Fragmento del texto ->
* * * * *

Clarence era un león bizco, la estrella de Daktari, la serie de los sesenta pionera de los valores conservacionistas.

Aquel día en la carretera a Nakuru, el paraíso de los rosados flamencos de Memorias de África, escuché juntas las dos palabras en swahili que más me habían emocionado durante años —junto con simba, tembo y safari—.

Un guardia keniata detuvo nuestra camioneta y señalando hacia adelante con mucha gesticulación lanzó un chorro de frases en las que distinguí como refulgentes destellos «hatari» y «daktari» .

Simplemente significan «peligro» y «doctor»: había habido un accidente de tráfico y el agente preguntaba si en nuestro vehículo viajaba algún médico. Pero al igual que la primera palabra conjuró en mí imágenes de rinocerontes galopando con furia y estrépito mientras John Wayne trataba de echarles el lazo entre remolinos de polvo y riesgo, la segunda me devolvió a los hermosos días de la infancia en que descubrí la belleza y la emoción de la fauna salvaje.

* * * * *

[Entradas del conjunto de datos]
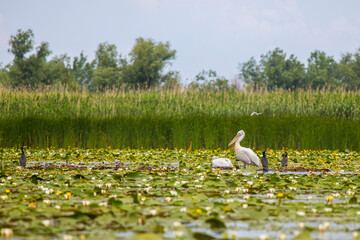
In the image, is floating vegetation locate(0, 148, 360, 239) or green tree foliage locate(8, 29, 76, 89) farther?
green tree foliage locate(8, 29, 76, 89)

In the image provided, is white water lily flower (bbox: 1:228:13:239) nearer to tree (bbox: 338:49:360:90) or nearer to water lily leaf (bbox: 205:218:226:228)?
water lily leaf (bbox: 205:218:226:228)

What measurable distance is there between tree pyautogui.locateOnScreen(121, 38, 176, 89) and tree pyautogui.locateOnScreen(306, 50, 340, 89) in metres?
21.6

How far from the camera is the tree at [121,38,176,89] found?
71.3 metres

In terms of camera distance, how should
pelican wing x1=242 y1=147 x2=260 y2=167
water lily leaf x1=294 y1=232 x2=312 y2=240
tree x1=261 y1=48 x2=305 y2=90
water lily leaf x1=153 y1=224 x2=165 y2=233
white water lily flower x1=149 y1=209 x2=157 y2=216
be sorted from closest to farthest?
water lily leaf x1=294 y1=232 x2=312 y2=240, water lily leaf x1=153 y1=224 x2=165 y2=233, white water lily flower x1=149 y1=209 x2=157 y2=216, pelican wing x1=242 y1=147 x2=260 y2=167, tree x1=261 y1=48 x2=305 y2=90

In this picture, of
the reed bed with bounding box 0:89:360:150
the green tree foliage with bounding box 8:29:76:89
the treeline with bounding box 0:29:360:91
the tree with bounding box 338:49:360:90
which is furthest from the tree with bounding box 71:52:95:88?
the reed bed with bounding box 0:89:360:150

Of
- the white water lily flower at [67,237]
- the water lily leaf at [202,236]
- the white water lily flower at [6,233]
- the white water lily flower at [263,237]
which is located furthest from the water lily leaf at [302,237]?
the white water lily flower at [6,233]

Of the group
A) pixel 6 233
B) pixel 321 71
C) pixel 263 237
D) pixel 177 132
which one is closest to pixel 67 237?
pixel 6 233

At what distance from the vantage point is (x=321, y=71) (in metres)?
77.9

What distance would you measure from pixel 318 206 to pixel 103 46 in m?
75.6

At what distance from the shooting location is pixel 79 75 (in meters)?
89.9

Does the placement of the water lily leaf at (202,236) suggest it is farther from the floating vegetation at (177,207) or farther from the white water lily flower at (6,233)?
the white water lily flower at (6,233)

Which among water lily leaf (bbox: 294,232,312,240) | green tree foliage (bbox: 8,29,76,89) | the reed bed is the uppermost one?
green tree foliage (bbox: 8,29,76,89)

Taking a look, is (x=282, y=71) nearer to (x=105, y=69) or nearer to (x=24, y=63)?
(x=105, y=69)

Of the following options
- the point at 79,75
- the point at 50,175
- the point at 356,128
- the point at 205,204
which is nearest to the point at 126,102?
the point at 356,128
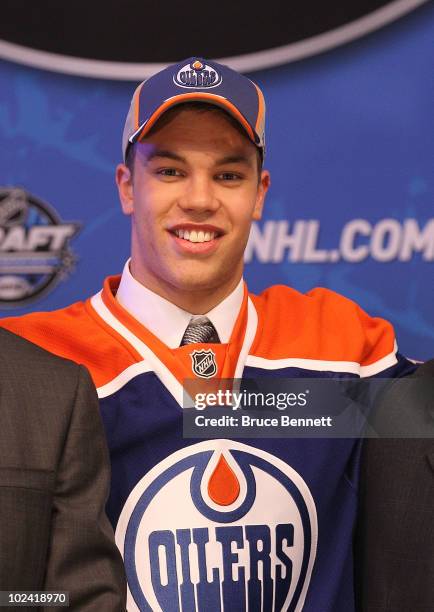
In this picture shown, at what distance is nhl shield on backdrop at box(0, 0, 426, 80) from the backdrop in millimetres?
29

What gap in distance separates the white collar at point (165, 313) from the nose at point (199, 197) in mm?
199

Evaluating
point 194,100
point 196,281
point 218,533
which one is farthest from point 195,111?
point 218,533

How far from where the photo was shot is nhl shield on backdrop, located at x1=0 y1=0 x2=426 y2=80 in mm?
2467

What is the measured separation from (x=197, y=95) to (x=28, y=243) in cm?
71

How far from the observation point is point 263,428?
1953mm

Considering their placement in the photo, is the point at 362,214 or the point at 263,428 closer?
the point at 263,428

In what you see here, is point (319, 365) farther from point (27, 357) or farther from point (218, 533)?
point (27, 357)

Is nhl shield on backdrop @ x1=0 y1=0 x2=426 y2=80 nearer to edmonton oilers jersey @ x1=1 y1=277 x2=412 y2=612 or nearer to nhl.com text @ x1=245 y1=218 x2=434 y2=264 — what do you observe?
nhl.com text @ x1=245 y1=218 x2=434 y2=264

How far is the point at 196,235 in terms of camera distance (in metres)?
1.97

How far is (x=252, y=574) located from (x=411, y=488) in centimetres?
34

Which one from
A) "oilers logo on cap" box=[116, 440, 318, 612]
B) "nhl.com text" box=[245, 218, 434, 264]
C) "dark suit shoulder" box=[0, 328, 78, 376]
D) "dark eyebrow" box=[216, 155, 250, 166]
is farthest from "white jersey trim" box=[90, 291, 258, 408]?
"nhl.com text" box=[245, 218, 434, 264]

* * * * *

Qué se pide ->
1 - Según el fragmento sobre Daktari, ¿qué significan en swahili las palabras «hatari» y «daktari»?
2 - Reanuda el fragmento sobre Daktari a partir de su última oración.

Resultados por tarea ->
1 - «Hatari» significa «peligro» y «daktari», «doctor».

2 -
Daktari, de hecho, era en buena medida lo que me había conducido hasta allí, lo que me llevó a África, a Kenia, al Serengeti, lo que me condujo a los búfalos, los elefantes, los leopardos y los leones. Daktari

Daktari fue una de mis series de televisión favoritas de los sesenta. En mi memoria está asociada con Viaje al fondo del mar —«¡avisen a Kowalski!»—, Los invasores y su meñique extendido, Bonanza, o aquellas series de supermarionetas, Thunderbirds o El capitán Escarlata. Pero Daktari, a diferencia de las otras series, nos ofrecía unas historias verosímiles y nos mostraba un mundo al que algún día, con suerte, podríamos ir: África.

No el continente doliente que nos predicaban los curas en el colegio, el de las misiones y el Domund, sino el rutilante y ancho de las grandes manadas, de los peligros y de las fieras.

Ese mundo en el que te adentrarías ataviado como Stewart Granger en Las minas del rey Salomón o como el madelman modelo cazador safari, con su salacot, su rifle y su fiel áscari de gorro rojo cargado con los rifles, las jaulas y los curvados colmillos de elefante.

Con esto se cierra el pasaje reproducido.